(Recorded data)
=-=-=-=-=

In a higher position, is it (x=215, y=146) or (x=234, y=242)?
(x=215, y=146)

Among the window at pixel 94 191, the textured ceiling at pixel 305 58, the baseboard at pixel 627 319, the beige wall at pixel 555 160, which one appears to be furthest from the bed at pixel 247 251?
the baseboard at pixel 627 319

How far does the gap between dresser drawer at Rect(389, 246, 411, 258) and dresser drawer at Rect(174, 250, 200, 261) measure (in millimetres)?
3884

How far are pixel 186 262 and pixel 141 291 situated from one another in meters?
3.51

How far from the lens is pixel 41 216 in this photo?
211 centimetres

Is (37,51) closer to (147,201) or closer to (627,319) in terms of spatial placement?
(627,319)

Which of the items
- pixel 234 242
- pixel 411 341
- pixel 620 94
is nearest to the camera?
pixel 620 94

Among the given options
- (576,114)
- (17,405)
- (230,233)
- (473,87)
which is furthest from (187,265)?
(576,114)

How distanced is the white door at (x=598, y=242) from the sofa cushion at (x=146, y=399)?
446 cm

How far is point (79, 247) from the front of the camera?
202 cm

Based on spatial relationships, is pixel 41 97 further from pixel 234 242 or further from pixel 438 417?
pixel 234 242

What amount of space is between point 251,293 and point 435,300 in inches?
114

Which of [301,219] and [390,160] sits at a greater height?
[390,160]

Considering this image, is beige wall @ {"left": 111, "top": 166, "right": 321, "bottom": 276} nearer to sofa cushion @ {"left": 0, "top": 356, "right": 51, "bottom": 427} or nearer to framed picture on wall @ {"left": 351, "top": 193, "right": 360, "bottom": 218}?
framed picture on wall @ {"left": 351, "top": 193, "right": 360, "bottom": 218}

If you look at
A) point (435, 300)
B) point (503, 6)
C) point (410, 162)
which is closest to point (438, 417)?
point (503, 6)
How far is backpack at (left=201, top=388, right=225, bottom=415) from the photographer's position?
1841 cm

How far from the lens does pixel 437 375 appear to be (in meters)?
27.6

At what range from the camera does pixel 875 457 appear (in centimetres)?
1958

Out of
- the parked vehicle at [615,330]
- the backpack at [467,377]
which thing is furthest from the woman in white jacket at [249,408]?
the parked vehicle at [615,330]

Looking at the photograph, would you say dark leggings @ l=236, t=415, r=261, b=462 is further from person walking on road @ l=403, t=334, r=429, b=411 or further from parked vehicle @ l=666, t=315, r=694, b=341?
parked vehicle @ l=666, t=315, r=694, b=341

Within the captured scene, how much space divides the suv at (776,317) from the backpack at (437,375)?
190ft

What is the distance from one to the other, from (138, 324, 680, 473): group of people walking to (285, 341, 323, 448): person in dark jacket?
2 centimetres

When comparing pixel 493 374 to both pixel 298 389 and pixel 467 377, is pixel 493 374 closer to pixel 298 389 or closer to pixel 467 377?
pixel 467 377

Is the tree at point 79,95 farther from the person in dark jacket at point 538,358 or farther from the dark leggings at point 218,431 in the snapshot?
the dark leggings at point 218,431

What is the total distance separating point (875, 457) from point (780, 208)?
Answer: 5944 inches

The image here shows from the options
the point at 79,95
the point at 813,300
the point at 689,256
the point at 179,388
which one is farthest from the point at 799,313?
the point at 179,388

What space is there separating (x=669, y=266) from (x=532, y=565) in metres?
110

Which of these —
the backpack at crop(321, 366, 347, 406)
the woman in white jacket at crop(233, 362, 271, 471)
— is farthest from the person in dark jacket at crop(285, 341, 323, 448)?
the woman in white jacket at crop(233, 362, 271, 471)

=-=-=-=-=

Task to complete:
Take the material above and return all of it exactly.

Written solution:
In a higher position, is it (x=215, y=146) or (x=234, y=242)?
(x=215, y=146)

Among the window at pixel 94 191, the textured ceiling at pixel 305 58, the baseboard at pixel 627 319, the beige wall at pixel 555 160, which one appears to be furthest from the bed at pixel 247 251?
the baseboard at pixel 627 319

How far does the gap between dresser drawer at Rect(389, 246, 411, 258) and dresser drawer at Rect(174, 250, 200, 261) measure (in millimetres)?
3884

How far are pixel 186 262 and pixel 141 291 situated from one another in meters?
3.51

How far from the lens is pixel 41 216 in this photo?
211 centimetres

Is (37,51) closer to (147,201) or closer to (627,319) in terms of spatial placement?
(627,319)

Which of the items
- pixel 234 242
- pixel 411 341
- pixel 620 94
is nearest to the camera?
pixel 620 94

Among the given options
- (576,114)
- (17,405)
- (230,233)
- (473,87)
which is furthest from (187,265)?
(576,114)

How distanced is the white door at (x=598, y=242) from the sofa cushion at (x=146, y=399)?
446 cm

How far is point (79, 247) from the front of the camera?
202 cm

Based on spatial relationships, is pixel 41 97 further from pixel 234 242 or further from pixel 438 417?
pixel 234 242

What amount of space is between point 251,293 and point 435,300 in inches?
114

Which of [301,219] and [390,160] sits at a greater height?
[390,160]

Considering this image, is beige wall @ {"left": 111, "top": 166, "right": 321, "bottom": 276} nearer to sofa cushion @ {"left": 0, "top": 356, "right": 51, "bottom": 427} or nearer to framed picture on wall @ {"left": 351, "top": 193, "right": 360, "bottom": 218}?
framed picture on wall @ {"left": 351, "top": 193, "right": 360, "bottom": 218}

If you look at
A) point (435, 300)
B) point (503, 6)
C) point (410, 162)
which is closest to point (438, 417)?
point (503, 6)
How far is backpack at (left=201, top=388, right=225, bottom=415) from the photographer's position?
1841 cm

How far from the lens does pixel 437 375 appear to be (in meters)?
27.6

At what range from the camera does pixel 875 457 appear (in centimetres)?
1958

Out of
- the parked vehicle at [615,330]
- the backpack at [467,377]
which thing is furthest from the woman in white jacket at [249,408]?
the parked vehicle at [615,330]

Looking at the photograph, would you say dark leggings @ l=236, t=415, r=261, b=462 is further from person walking on road @ l=403, t=334, r=429, b=411 or further from parked vehicle @ l=666, t=315, r=694, b=341?
parked vehicle @ l=666, t=315, r=694, b=341

Within the captured scene, how much space divides the suv at (776,317) from the backpack at (437,375)?
190ft

What is the distance from one to the other, from (138, 324, 680, 473): group of people walking to (285, 341, 323, 448): person in dark jacket?
2 centimetres

When comparing pixel 493 374 to both pixel 298 389 and pixel 467 377, is pixel 493 374 closer to pixel 298 389 or closer to pixel 467 377?
pixel 467 377

Is the tree at point 79,95 farther from the person in dark jacket at point 538,358 or farther from the dark leggings at point 218,431 in the snapshot?
the dark leggings at point 218,431

What is the total distance separating point (875, 457) from point (780, 208)?
Answer: 5944 inches

The image here shows from the options
the point at 79,95
the point at 813,300
the point at 689,256
the point at 179,388
which one is farthest from the point at 799,313?
the point at 179,388

What space is there separating (x=669, y=266) from (x=532, y=565) in metres?
110

Which of these —
the backpack at crop(321, 366, 347, 406)
the woman in white jacket at crop(233, 362, 271, 471)
— is farthest from the person in dark jacket at crop(285, 341, 323, 448)?
the woman in white jacket at crop(233, 362, 271, 471)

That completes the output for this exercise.